> _PROVIDED TEXT_:
What if the Treasury were to go over the X date (date beyond which the Treasury cannot honor all its payments) without the debt ceiling being raised? As BofAML notes, the Treasury estimates the X date to be October 17, though they believe that the Treasury may have enough cash and incoming tax receipts to last a few more days. In either case, the date is not too far out. Market concerns over possible postponed payment have been rising as indicated by the performance of October and November bills. What are the options of for the Treasury?
In our view, most options are unviable – the most fair and sensible option would be to implement a delayed payment regime where no payments would be made until they could all be made on a day-by-day basis.
1. 14th Amendment will not be used
The White House has ruled out raising the debt ceiling using the 14th amendment (which states that the validity of the public debt of the United States cannot be questioned). National Economic Council Director Gene Sperling and Presidential Adviser Dan Pfeiffer have both rejected using this option this week. Also, earlier this year, the White House press secretary emphasized that the Administration did not believe that the 14th Amendment gives the president the power to ignore the debt ceiling.

> _DATASET RECORDS_:
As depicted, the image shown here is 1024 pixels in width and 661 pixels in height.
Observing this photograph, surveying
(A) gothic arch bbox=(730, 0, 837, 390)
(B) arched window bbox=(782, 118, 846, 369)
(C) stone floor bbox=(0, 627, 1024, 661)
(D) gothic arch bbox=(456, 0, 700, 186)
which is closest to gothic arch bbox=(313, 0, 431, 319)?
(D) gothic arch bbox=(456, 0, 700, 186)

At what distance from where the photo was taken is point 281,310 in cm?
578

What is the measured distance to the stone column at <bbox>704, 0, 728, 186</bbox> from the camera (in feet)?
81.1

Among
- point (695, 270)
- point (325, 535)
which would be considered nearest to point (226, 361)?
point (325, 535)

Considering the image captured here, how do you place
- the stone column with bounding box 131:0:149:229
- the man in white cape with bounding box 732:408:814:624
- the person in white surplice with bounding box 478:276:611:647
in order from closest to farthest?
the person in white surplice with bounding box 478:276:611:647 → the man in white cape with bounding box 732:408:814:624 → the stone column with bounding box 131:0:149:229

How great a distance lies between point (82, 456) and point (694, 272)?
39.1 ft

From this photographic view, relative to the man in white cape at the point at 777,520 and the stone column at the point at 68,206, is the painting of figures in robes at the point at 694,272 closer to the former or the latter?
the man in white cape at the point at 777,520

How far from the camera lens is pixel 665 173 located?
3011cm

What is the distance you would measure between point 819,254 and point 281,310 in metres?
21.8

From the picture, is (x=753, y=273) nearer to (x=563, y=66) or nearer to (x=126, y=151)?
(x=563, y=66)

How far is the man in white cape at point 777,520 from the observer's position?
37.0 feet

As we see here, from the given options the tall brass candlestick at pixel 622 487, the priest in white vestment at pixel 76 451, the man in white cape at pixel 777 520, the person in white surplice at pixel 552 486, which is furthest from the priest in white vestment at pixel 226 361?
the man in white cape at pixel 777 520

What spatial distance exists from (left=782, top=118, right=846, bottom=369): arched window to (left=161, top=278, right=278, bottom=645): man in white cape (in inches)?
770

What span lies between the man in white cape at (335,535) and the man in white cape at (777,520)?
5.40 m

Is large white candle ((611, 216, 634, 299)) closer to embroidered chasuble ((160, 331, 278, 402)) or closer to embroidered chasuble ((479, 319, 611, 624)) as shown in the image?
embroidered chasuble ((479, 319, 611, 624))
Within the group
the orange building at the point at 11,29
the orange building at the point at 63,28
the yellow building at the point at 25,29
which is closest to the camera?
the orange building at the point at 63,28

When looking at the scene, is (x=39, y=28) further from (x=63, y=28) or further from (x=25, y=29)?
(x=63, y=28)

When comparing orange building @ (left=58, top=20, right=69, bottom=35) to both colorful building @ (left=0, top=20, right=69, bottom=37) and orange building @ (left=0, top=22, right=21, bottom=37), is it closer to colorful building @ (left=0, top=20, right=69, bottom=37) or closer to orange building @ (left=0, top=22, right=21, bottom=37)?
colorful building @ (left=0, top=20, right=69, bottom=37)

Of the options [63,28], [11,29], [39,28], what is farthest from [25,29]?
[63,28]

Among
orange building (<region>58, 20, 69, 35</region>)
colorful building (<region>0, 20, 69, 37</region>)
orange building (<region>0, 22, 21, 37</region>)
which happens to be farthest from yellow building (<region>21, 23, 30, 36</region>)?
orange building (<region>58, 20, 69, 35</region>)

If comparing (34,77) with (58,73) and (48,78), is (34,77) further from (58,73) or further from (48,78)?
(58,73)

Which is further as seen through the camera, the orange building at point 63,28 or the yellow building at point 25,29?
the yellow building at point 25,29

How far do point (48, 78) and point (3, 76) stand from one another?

> _WHAT YOU SHOULD DO_: Transcribe the passage on the Treasury's X date between "What if the" and "for the Treasury?", inclusive.

> _SOLUTION TO THE PROBLEM_:
What if the Treasury were to go over the X date (date beyond which the Treasury cannot honor all its payments) without the debt ceiling being raised? As BofAML notes, the Treasury estimates the X date to be October 17, though they believe that the Treasury may have enough cash and incoming tax receipts to last a few more days. In either case, the date is not too far out. Market concerns over possible postponed payment have been rising as indicated by the performance of October and November bills. What are the options of for the Treasury?